> **What you are asked to do**: Show each line of the data entries below that contains the word "green", copying every such line in full.

> **Data entries**:

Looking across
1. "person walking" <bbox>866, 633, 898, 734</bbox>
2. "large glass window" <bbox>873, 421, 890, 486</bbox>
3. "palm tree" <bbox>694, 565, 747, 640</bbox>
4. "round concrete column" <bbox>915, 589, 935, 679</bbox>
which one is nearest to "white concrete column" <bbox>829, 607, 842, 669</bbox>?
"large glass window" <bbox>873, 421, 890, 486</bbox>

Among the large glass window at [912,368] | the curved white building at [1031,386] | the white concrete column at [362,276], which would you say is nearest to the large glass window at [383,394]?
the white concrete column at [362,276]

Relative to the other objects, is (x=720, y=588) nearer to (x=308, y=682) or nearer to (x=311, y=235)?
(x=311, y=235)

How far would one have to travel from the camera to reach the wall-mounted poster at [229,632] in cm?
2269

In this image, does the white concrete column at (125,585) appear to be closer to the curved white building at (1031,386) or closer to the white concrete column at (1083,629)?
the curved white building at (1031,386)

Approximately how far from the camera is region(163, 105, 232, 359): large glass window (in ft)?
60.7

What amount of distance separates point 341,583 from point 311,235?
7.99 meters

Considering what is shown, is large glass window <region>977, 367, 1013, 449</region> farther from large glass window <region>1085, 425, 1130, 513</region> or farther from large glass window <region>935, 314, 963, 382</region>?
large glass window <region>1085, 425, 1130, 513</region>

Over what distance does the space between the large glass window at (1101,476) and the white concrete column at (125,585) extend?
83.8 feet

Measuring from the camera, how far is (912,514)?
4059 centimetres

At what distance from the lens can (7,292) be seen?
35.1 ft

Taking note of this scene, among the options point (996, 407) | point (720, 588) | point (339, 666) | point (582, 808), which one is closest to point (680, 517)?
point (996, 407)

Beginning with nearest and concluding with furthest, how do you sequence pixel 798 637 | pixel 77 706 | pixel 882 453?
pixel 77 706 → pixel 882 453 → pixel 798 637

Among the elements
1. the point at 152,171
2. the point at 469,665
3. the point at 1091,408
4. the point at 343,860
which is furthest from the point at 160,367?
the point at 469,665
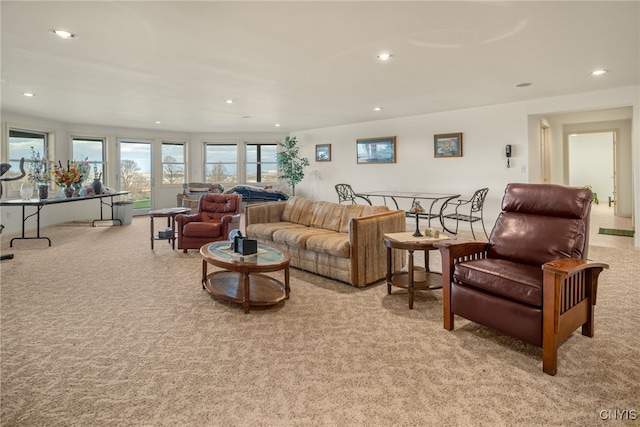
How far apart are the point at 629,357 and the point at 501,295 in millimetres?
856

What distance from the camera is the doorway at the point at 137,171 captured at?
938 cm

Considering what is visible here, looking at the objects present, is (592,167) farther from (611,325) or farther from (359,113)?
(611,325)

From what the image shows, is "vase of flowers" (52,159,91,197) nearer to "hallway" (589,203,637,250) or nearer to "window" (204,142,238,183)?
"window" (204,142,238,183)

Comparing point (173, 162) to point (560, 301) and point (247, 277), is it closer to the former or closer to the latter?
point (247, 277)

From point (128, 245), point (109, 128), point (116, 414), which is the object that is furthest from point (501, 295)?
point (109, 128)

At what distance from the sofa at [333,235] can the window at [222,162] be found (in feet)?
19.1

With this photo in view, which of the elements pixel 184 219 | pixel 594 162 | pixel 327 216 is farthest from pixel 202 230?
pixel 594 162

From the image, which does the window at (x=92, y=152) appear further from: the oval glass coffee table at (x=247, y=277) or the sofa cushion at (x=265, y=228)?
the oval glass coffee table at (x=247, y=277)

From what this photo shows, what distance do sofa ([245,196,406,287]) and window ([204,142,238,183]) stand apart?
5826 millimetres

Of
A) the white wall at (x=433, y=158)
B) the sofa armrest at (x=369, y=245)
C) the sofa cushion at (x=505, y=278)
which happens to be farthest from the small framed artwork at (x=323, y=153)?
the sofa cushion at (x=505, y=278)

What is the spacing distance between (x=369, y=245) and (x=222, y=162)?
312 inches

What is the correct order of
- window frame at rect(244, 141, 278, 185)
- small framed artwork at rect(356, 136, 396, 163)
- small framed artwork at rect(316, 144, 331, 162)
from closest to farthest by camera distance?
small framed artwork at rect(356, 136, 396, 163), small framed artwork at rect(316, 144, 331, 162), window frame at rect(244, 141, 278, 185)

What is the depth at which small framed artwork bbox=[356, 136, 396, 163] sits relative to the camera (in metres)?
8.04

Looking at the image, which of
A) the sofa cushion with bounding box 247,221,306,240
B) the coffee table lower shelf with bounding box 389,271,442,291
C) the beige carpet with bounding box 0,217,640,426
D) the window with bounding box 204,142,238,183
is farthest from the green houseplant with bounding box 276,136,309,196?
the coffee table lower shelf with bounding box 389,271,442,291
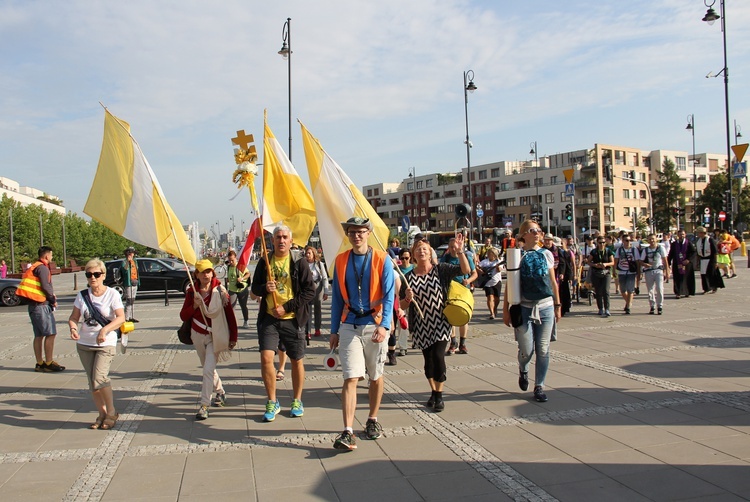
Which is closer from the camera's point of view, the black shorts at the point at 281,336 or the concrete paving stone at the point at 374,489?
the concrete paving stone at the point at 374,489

--

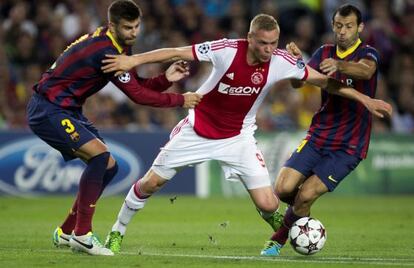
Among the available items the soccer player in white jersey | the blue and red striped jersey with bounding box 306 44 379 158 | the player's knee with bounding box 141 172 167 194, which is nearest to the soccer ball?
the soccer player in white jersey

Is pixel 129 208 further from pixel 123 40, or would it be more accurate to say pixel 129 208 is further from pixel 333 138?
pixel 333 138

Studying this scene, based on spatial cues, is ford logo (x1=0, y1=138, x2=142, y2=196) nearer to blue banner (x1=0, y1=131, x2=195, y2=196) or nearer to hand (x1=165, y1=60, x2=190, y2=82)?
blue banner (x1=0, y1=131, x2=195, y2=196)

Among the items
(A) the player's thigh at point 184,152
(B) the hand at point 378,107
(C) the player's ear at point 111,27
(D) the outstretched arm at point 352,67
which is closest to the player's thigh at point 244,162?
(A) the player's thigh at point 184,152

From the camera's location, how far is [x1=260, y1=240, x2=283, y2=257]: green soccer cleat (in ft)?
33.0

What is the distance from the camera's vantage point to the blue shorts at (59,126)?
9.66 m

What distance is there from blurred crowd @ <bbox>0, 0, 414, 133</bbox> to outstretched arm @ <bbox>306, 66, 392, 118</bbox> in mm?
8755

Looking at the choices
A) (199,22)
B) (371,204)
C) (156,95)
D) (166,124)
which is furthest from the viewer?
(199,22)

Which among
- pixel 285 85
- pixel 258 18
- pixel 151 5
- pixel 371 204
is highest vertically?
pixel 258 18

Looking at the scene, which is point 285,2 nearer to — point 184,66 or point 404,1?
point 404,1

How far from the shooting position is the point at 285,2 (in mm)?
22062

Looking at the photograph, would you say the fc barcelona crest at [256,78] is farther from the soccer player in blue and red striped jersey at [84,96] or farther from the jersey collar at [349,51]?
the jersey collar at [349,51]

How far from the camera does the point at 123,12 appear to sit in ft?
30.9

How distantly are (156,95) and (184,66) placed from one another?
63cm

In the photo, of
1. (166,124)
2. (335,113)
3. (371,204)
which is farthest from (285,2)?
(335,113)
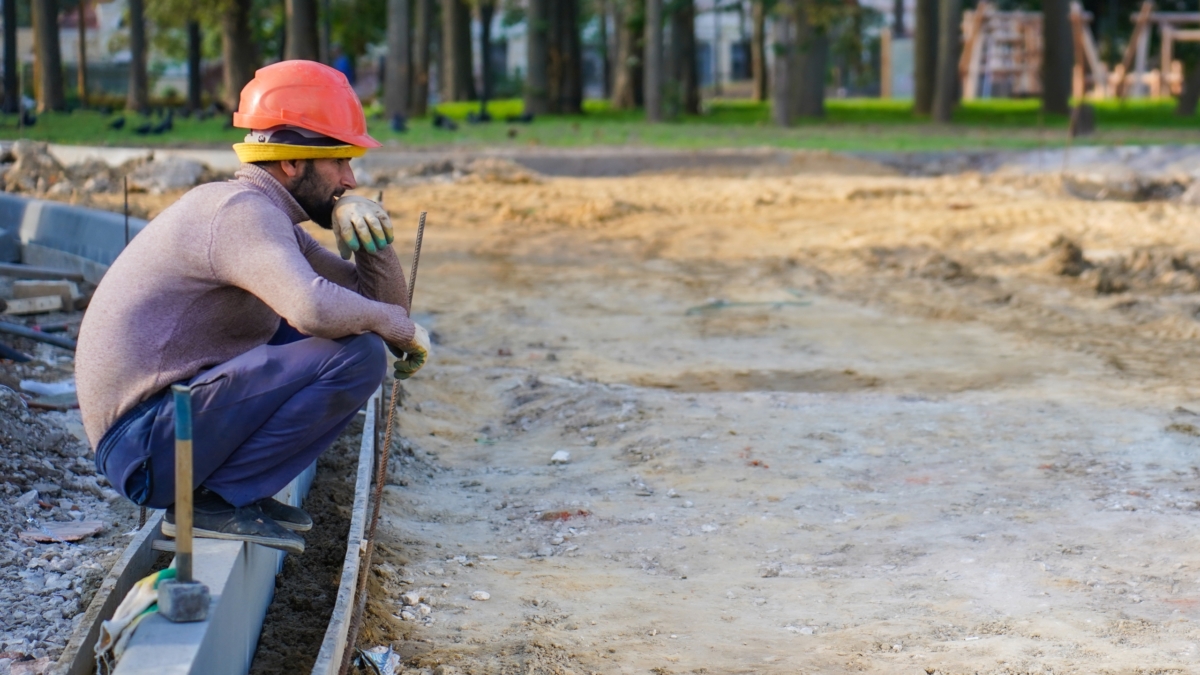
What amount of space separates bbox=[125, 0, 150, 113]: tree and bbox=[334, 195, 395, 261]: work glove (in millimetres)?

> **The solution**:
is farthest from the green houseplant with bounding box 276,136,309,196?
From the camera's location, how far is [x1=260, y1=240, x2=283, y2=257]: green soccer cleat (in ft)?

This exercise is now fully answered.